**Provided passage**

((

Self denial is central to Christian faith. Jesus said, “If anyone would come after me, let him deny himself and take up his cross and follow me. [25] For whoever would save his life will lose it, but whoever loses his life for my sake will find it” (Matthew 16:24-25). Jeremiah Burroughs says that self-denial is the first lesson that Christ teaches a person in the school of contentment because self-denial softens your heart. Jeremiah Burroughs writes, “You know how when you strike something soft it makes no noise, but if you strike a hard thing it makes a noise; so with the hearts of men who are full of themselves, and hardened with self-love, if they receive a stroke they make a noise, but a self-denying Christian yields to God’s hand, and makes no noise.” Christ teaches us contentment by telling us to take up our cross and die to ourselves daily. A self-denying heart is soft and can remain quiet even when struck by afflictions. Burroughs is correct when he writes, “A man who is little in his own eyes will account every affliction as little, and every mercy as great…There was never any man or woman so contented as a self-denying man or woman.” The path to having a peaceful heart attitude that delights in God’s Fatherly wisdom in all circumstances is the path of self-denial.

What does self-denial on a daily basis actually look like? At core it looks like melting your will into God’s will. Self-denial looks like praying each morning and all day as Jesus taught us, “Your kingdom come, your will be done, on earth as it is in heaven” (Matthew 6:10). A peaceful heart attitude in all circumstances comes as we pray for God’s will to be done and make what he does what we will. I love Burroughs insight, “It is by this that a gracious heart gets contentment; he melts his will into God’s, for he says, ‘If God has glory, I have glory; God’s glory is my glory, and therefore God’s will is mine; if God has riches, then I have riches; if God is magnified, then I am magnified; if God is satisfied, then I am satisfied; God’s wisdom and holiness is mine, and therefore his will must needs be mine, and my will must needs be his.’ This is the art of a Christian’s contentment: he melts his will into the will of God… Simple example: I am tempted to have a noisy heart about Citylight’s facility build-out on Main Street taking longer than we planned. However, when I deny myself, take hold of the reality that it’s ultimately God’s will that it takes longer than I planned, and his will is really what I want and my will, then my heart begins to quiet. Quiet your heart each day through actively melting your will into God’s will.

))

**To do**
A. According to the passage on self-denial, why does Jeremiah Burroughs call self-denial the first lesson Christ teaches in the school of contentment? Answer in one to three sentences.
B. In the passage on self-denial, what situation does the writer offer as a simple example of being tempted toward a noisy heart?

**Dataset entries**
((

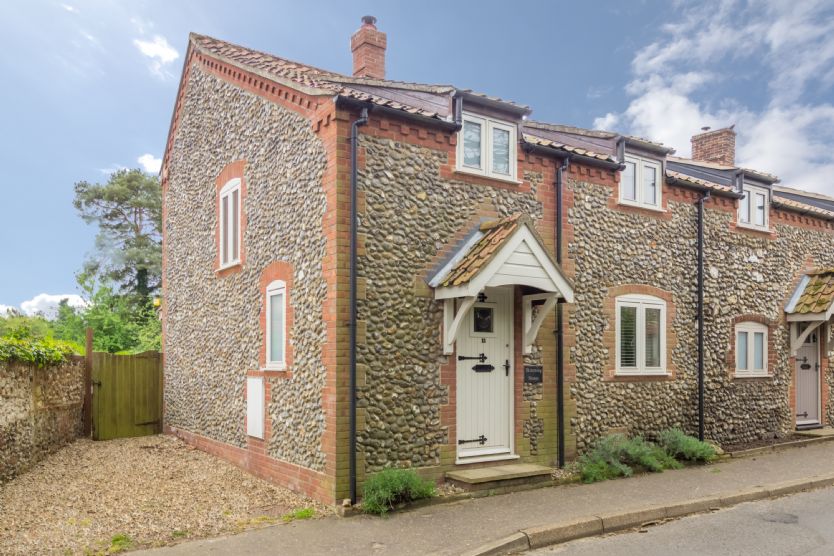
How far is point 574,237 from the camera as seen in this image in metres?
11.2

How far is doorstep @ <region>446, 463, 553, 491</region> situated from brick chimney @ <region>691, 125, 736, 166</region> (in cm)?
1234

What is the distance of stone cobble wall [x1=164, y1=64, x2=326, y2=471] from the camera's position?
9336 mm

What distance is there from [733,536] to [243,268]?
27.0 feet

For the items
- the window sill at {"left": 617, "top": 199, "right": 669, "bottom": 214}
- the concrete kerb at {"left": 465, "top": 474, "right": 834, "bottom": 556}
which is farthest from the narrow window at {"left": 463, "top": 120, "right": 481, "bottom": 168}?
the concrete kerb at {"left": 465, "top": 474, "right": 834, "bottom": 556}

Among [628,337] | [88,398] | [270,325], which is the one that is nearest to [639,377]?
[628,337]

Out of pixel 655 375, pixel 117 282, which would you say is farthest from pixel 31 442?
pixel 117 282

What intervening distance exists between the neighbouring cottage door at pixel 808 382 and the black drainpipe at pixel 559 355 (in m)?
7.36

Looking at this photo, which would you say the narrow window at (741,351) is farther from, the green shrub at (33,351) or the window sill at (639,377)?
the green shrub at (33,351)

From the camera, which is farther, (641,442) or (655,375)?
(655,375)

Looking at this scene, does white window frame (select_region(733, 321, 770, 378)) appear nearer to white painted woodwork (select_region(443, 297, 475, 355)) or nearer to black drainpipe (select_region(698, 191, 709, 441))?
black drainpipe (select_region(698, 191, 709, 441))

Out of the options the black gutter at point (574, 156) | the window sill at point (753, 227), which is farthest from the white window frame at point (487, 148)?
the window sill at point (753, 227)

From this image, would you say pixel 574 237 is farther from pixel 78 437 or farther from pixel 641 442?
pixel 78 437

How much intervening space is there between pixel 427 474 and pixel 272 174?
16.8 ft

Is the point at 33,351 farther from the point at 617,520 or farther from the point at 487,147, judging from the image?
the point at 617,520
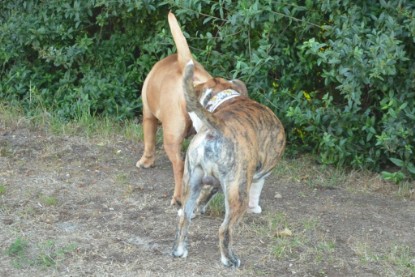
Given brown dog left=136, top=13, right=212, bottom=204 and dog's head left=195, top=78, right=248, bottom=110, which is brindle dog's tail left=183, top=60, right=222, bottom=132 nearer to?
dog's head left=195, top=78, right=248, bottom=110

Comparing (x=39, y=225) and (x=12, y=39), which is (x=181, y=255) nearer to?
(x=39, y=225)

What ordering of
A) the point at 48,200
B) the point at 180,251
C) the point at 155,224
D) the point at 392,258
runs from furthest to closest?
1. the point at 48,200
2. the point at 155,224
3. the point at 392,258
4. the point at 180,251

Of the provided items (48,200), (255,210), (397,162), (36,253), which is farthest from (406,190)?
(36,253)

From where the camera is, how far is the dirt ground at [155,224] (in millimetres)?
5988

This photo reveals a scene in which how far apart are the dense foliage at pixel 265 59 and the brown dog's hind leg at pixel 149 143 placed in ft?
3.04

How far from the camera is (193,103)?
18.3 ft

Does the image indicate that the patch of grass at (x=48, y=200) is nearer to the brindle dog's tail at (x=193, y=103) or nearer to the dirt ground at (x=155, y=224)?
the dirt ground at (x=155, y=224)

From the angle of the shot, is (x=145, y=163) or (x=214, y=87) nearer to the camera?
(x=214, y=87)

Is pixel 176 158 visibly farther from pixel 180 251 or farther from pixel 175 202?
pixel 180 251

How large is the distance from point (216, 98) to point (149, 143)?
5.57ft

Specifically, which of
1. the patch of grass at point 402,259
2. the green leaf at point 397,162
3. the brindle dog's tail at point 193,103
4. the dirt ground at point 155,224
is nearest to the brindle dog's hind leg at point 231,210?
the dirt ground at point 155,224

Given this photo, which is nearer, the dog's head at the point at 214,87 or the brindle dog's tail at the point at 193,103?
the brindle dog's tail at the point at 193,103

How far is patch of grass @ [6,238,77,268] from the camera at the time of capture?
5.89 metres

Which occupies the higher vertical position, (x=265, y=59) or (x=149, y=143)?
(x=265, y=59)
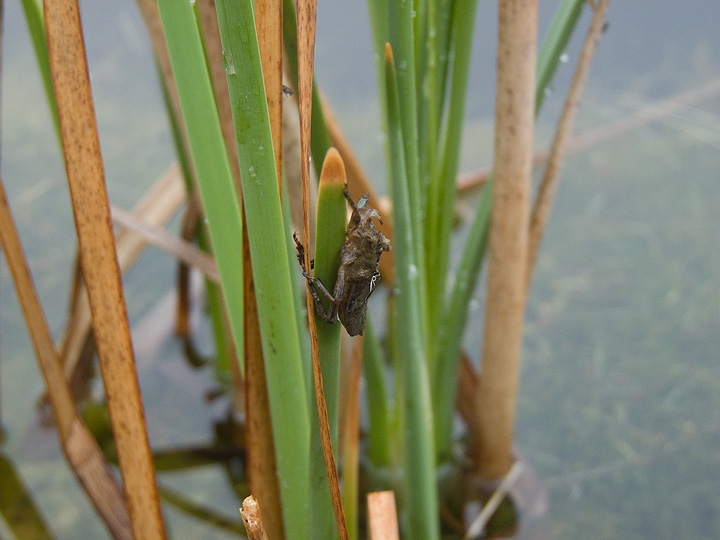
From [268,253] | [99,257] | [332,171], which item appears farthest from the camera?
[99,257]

))

**The solutions**
A. Burroughs holds that self-denial comes first because it softens the heart. A heart hardened with self-love makes a noise when struck, like a hard object, whereas a self-denying Christian yields to God's hand and makes no noise.

B. Citylight's facility build-out on Main Street is taking longer than planned.